Growing up in Houston, one of my weekly chores was mowing and edging the yard. At first, I didn’t like the boring task of going back and forth across our yard. By high school, I welcomed the mental alone time to work through what had happened during the week or to solve a homework problem.
Finishing the yard was satisfying. Work completed. Today, I continue to mow our yard, even though my teenage son has a lawn service business.
A couple of weeks ago, while thinking through one of the book chapters, I thought about where we are today. I thought about work. I thought about how we all need to build a sustainable income. I thought about what should I tell my son when I see so many more changes coming.
As digital knowledge workers, we are all a commodity in the digital economy. Every time, I scroll through LinkedIn, the job titles and words used to describe our work is the same.
I thought about what do I tell the readers of the book while another voice said – what makes you different from the other strategists?
The first to word pop in my mind was experiences – all of them from elementary school to now.
What makes us different are our experiences and personality. In everything we do, it comes down to the decisions we made when faced a challenge or problem. All of our experiences matter, as they seamlessly incorporated in our brain for future reference.
The knowledge gained is cumulative and transferable. Too often we copy thought leaders whom we seek to emulate instead of being ourselves. But the real competitive edge is our unique experiences and personality. No one else on this planet has lived your identical life or has had to solve the exact problems. There are people who may be close to you but there is no one exactly like you.

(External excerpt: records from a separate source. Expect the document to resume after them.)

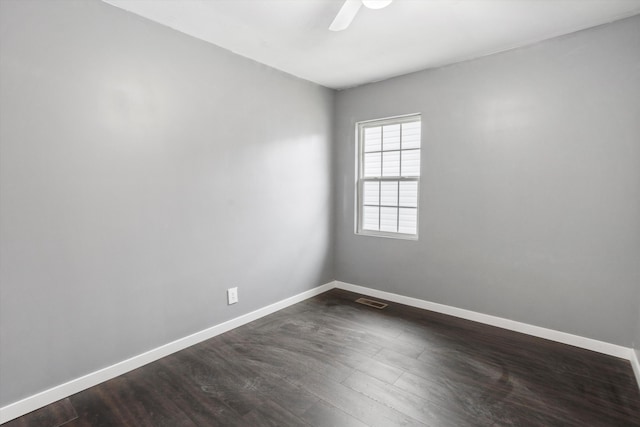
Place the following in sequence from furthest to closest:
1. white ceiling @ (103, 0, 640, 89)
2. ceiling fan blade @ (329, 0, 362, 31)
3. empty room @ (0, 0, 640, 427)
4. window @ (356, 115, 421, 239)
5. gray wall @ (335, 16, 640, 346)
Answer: window @ (356, 115, 421, 239) < gray wall @ (335, 16, 640, 346) < white ceiling @ (103, 0, 640, 89) < empty room @ (0, 0, 640, 427) < ceiling fan blade @ (329, 0, 362, 31)

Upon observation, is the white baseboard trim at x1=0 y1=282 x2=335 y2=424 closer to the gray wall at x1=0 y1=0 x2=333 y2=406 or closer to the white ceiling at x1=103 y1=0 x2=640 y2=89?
the gray wall at x1=0 y1=0 x2=333 y2=406

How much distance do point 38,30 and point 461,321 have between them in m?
3.88

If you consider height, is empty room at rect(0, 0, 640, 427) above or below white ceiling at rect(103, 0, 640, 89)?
below

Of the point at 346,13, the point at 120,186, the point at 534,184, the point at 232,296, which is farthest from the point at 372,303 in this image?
the point at 346,13

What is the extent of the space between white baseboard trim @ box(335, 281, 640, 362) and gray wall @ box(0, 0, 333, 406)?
140cm

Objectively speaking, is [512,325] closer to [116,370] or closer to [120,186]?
[116,370]

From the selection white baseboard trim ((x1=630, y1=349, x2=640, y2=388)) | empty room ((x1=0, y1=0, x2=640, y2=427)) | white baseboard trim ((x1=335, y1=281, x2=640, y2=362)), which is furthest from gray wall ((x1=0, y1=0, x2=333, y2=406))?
white baseboard trim ((x1=630, y1=349, x2=640, y2=388))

We allow fear to keep us stuck from being who we are. What would you do if you were not afraid?
I think about the people who tell me they feel left behind. I think about how do we create a personal brand that ensures long-term sustainability. I think about these questions because they need to be solved.
Then I think about the students at speaking events, what do I tell them when we all know the old story “go to college and get a good job” is almost obsolete.

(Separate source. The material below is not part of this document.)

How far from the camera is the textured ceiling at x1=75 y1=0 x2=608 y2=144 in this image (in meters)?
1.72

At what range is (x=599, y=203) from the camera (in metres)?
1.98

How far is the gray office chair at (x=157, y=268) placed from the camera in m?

Here is what I thought of while mowing two weeks ago. I will tell them to focus on obtaining real experiences where you solve human problems, where you gain an understanding about yourself in difficult situations and then determine how you can use this experience in your career.

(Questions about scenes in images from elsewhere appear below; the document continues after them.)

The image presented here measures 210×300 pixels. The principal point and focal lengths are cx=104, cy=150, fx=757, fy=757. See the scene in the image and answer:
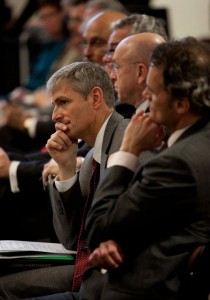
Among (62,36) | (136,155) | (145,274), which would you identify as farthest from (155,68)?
(62,36)

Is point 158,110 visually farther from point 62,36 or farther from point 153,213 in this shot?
point 62,36

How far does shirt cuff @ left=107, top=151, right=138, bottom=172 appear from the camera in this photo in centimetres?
239

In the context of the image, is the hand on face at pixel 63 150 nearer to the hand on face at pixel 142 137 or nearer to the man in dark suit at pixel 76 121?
the man in dark suit at pixel 76 121

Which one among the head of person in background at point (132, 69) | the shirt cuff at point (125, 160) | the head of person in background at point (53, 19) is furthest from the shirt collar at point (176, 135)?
the head of person in background at point (53, 19)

This is not about solving pre-canned problems to pad your resume or college application; this is about doing the real work. To have the guts to be yourself.
I will tell you to do the same. The world needs us to be ourselves, not a carbon copy of someone else.
Instead of using another buzz term to describe what makes you different – share an experience instead.
When we have more time to chat, I’ll tell you the story about what I learned from removing wildlife from the backyard.